(Provided entries)

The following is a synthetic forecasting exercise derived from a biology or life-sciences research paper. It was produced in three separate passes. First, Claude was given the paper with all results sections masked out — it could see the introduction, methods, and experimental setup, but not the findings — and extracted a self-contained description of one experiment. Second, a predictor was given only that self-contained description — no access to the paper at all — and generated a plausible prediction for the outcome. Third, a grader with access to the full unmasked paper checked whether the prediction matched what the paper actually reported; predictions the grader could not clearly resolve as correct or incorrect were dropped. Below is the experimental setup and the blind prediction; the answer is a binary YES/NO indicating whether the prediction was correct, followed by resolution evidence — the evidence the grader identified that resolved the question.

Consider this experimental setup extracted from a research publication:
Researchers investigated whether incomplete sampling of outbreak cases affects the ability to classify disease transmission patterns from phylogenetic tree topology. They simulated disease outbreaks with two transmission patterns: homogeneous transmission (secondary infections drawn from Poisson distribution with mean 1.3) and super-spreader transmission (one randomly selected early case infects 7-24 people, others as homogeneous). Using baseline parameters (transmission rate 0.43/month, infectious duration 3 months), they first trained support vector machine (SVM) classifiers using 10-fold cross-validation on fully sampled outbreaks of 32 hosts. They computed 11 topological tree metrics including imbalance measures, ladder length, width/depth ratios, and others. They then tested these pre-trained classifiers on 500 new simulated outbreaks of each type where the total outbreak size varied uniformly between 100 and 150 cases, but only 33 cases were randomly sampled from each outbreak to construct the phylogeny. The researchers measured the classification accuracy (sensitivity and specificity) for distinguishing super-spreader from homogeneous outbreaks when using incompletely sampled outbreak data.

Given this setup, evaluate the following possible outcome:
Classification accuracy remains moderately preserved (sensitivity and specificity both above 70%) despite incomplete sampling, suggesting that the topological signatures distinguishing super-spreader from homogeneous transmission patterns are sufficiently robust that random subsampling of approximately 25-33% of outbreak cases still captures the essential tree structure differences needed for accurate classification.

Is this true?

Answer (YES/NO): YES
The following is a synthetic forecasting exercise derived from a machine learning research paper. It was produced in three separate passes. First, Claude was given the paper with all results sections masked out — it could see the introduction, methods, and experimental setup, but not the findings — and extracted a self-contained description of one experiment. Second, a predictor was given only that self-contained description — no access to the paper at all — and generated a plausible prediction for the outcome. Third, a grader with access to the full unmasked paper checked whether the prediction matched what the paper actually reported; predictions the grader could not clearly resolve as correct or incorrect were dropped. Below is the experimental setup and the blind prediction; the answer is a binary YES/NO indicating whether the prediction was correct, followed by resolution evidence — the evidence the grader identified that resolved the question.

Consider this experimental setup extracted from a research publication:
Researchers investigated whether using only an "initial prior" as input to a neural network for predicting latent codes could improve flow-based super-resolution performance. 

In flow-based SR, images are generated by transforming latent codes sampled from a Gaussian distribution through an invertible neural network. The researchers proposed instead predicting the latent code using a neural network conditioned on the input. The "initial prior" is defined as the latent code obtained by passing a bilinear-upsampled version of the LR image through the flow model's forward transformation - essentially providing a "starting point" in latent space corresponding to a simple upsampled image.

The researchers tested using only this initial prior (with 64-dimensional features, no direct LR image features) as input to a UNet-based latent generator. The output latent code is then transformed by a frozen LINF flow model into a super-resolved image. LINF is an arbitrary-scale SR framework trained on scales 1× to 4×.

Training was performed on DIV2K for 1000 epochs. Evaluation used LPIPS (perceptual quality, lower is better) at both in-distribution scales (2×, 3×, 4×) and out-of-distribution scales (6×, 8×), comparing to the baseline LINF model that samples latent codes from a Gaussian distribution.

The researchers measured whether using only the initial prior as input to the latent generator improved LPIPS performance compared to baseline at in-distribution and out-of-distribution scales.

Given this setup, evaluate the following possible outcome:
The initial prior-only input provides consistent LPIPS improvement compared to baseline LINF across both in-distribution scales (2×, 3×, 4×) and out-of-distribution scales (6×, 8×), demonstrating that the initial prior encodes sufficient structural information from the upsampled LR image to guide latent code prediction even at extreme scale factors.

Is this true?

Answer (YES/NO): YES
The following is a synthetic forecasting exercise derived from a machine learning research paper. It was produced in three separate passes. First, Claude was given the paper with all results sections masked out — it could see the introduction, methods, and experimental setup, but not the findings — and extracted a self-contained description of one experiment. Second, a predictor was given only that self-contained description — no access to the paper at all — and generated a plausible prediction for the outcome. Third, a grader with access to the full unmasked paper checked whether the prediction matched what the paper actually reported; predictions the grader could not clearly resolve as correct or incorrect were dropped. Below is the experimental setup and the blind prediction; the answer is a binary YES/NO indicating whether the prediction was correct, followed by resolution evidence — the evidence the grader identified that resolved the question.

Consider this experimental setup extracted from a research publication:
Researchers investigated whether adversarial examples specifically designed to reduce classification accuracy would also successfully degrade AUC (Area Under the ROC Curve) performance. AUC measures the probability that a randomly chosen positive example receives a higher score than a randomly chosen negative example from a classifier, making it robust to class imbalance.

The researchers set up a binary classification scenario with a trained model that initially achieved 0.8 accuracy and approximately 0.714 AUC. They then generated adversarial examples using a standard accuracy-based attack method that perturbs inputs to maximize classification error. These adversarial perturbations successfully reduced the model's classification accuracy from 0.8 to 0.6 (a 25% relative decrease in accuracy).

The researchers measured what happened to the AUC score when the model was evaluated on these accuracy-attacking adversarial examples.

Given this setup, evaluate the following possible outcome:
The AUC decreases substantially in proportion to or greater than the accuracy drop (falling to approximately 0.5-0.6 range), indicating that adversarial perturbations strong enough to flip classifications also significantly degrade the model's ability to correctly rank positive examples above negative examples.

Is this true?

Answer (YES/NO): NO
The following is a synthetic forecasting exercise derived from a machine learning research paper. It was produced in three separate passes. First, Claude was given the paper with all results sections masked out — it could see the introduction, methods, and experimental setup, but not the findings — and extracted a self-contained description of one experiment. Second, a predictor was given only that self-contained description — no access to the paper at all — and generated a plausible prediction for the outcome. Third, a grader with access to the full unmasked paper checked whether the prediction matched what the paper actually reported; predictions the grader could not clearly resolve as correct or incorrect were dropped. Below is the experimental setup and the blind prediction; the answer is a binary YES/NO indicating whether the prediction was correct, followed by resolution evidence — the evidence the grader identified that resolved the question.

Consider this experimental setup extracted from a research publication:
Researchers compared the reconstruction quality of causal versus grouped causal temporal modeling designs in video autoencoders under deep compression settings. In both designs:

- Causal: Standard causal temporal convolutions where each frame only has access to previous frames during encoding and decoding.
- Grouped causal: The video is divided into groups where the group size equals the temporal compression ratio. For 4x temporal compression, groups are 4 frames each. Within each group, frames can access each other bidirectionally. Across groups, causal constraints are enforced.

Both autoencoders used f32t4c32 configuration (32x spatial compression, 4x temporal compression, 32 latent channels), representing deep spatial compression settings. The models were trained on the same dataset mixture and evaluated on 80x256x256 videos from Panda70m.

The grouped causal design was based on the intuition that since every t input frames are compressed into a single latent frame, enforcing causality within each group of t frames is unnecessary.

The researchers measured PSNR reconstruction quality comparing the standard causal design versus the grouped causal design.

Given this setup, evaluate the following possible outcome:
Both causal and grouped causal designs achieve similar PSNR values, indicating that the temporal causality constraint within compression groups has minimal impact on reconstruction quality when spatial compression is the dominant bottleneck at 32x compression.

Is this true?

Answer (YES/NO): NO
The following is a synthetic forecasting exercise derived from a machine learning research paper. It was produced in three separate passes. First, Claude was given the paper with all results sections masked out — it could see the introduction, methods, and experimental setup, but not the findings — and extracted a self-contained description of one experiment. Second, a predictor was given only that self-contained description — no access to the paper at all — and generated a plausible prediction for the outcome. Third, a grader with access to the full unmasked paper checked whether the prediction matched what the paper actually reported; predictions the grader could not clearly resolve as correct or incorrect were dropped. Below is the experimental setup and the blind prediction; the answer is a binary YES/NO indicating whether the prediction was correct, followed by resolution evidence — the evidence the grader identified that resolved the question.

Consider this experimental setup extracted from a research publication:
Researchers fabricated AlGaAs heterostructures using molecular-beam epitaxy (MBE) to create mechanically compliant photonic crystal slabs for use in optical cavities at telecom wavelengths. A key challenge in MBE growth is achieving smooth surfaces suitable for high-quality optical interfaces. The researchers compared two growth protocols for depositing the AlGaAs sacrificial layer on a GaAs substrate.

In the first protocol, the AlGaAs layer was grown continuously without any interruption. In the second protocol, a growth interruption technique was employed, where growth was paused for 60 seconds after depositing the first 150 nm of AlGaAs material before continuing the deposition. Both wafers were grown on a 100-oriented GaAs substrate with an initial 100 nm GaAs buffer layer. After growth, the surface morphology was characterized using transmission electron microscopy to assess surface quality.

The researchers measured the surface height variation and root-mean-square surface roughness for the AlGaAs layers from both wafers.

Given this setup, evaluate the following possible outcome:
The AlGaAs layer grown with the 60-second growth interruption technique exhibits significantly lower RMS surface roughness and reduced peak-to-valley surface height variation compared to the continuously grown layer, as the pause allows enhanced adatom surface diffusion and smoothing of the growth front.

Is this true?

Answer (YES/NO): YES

(End Provided entries)

What this task involves: Write out only those lines of the entries that lie between the line containing "The AlGaAs layer grown" and the last line, inclusive, reproducing them exactly.

Output of the exercise:
The AlGaAs layer grown with the 60-second growth interruption technique exhibits significantly lower RMS surface roughness and reduced peak-to-valley surface height variation compared to the continuously grown layer, as the pause allows enhanced adatom surface diffusion and smoothing of the growth front.

Is this true?

Answer (YES/NO): YES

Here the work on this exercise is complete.